ОТРЫВОК ИЗ ТЕКСТА:
▬▬▬▬▬▬
Избранное - Гор Видал
«Вэнити фэйр», декабрь 2000 г.
ПОСЛЕСЛОВИЕ
Гор Видал – романист, драматург, эссеист – крупнейшее имя на американском литературном олимпе. Из-под его пера вышло три десятка романов, на Бродвее были поставлены его пьесы, по его сценариям Голливуд снимал фильмы, сотни эссе напечатаны в газетах и журналах. Общее число изданных Видалом книг приближается к пятидесяти. Журналисты регулярно берут у него интервью, в том числе и на телевидении, зная, что писатель, обладая редкой эрудицией и проницательностью, пристально следит за тем, что происходит в мире и прежде всего в его родной стране – Соединенных Штатах Америки. Этому нисколько не мешает то обстоятельство, что большую часть года он проводит в своем итальянском доме, прилепившемся к скале над заливом Амальфи, в городке Равелло к югу от Неаполя и неподалеку от руин Помпеи. «Как это так, вы живете в Италии и позволяете себе критиковать Соединенные Штаты?» – спросила у него однажды бойкая знаменитая телеведущая. Видал спокойно ответил, что он исправно платит налоги американскому правительству, а посему имеет право не только знать, но и судить о том, как оно их расходует.
В том, что писатель живет за границей, нет ничего ни особенного, ни предосудительного. В Англии жил знаменитый Генри Джеймс, между Парижем, Испанией и Кубой делил время Эрнест Хемингуэй, да и вообще список только американских писателей, живших в Европе, бесконечен. Дело не в том, что значительную часть своей чуть более двухвековой истории Америка, без всяких на то оснований, считалась «культурной пустыней». В таких оценках было больше европейского снобизма, чем здравого смысла. Писатель живет там, где ему лучше пишется, а то, что Гор Видал выбрал Италию, совсем, кажется мне, не случайно. И опять-таки не в том дело, что писатель ведет свою родословную от легионеров Древнего Рима.
Когда отцы-основатели США выбирали для новой страны образ правления и писали конституцию, у них, детей Просвещения, перед глазами стоял римский прецедент. Разумеется, Римская республика, а не Римская империя. Народное волеизъявление («Все на Форум!»), Сенат, Капитолий и Капитолийский холм. До переезда в Равелло Видал долгое время жил в Риме, древние камни которого вызывали в его чуткой к истории душе богатые и сложные ассоциации.
Эти размышления накладывались на впечатления детства и юности. Он вырос в доме деда по материнской линии, сенатора Томаса Прайора Гора. Слепому с детских лет законодателю внук читал «Ведомости конгресса» и всевозможную политическую литературу, служил поводырем, по поручению бабушки забегал к нему в зал заседаний сената.
▬▬▬▬▬▬
ПИСЬМЕННОЕ ЗАДАНИЕ 1:
Посчитайте, пожалуйста, сколько строк в записях ниже содержат строку «farther» с учетом регистра. В ответе укажите только число.

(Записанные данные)
▬▬▬▬▬▬
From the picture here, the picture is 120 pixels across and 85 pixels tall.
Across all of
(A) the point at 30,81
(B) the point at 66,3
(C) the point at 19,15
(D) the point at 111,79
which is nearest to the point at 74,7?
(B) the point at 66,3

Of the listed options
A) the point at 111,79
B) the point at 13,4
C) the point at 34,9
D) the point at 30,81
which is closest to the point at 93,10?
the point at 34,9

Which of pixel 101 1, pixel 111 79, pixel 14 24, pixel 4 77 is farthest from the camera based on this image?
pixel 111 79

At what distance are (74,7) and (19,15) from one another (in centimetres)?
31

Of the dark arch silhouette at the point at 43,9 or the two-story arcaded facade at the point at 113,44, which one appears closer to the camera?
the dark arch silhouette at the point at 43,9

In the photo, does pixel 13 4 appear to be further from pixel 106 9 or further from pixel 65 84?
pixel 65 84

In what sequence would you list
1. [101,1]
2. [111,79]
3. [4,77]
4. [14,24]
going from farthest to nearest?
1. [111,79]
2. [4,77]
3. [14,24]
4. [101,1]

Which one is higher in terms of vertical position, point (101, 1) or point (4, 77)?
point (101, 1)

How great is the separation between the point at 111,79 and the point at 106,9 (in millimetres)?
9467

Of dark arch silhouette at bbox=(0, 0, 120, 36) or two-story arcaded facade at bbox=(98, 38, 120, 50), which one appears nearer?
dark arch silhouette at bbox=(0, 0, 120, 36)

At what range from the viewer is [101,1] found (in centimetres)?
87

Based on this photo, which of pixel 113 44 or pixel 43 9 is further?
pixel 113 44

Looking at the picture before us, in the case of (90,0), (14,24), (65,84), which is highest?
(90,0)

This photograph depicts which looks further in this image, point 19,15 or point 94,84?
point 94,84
▬▬▬▬▬▬
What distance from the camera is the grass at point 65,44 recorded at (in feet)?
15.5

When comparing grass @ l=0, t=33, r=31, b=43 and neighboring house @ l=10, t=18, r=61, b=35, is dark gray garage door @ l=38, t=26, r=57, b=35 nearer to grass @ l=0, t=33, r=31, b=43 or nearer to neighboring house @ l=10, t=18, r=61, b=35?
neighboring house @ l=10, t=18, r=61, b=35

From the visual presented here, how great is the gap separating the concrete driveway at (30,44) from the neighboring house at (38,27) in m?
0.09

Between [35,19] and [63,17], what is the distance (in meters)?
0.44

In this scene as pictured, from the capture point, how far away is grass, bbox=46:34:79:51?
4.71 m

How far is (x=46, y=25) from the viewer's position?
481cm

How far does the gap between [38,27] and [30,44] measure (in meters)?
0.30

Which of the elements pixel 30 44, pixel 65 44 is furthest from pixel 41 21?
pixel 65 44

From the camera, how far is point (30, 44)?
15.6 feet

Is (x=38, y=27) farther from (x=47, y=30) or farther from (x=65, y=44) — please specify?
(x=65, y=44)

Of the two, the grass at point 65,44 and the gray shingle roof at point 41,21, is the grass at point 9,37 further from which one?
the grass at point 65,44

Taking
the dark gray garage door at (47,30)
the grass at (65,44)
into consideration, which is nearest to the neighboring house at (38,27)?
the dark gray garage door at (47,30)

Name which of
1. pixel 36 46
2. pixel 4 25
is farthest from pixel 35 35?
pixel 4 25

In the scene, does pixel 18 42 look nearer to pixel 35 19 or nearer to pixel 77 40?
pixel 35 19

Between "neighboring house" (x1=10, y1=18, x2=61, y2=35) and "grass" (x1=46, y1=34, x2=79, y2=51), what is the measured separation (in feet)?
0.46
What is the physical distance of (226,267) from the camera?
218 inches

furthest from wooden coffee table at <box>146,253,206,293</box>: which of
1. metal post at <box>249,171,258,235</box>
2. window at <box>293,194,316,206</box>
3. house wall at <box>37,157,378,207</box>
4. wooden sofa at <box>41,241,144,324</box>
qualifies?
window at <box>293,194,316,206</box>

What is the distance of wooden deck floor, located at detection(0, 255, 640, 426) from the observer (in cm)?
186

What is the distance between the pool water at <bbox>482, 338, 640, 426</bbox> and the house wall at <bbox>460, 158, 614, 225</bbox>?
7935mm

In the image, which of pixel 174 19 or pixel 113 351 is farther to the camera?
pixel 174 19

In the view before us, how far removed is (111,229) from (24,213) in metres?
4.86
▬▬▬▬▬▬
ПИСЬМЕННОЕ ЗАДАНИЕ 2:
Перескажите послесловие о Горе Видале в двух предложениях.

ОТВЕТ 1:
2

ОТВЕТ 2:
Гор Видал, романист, драматург и эссеист, автор почти пятидесяти книг, большую часть года живет в итальянском Равелло, но пристально следит за происходящим в США и считает себя вправе судить о них, поскольку исправно платит американские налоги. Выбор Италии, по мнению автора послесловия, не случаен: отцы-основатели США опирались на пример Римской республики, а сам Видал вырос в доме деда, сенатора Томаса Прайора Гора, которому читал «Ведомости конгресса».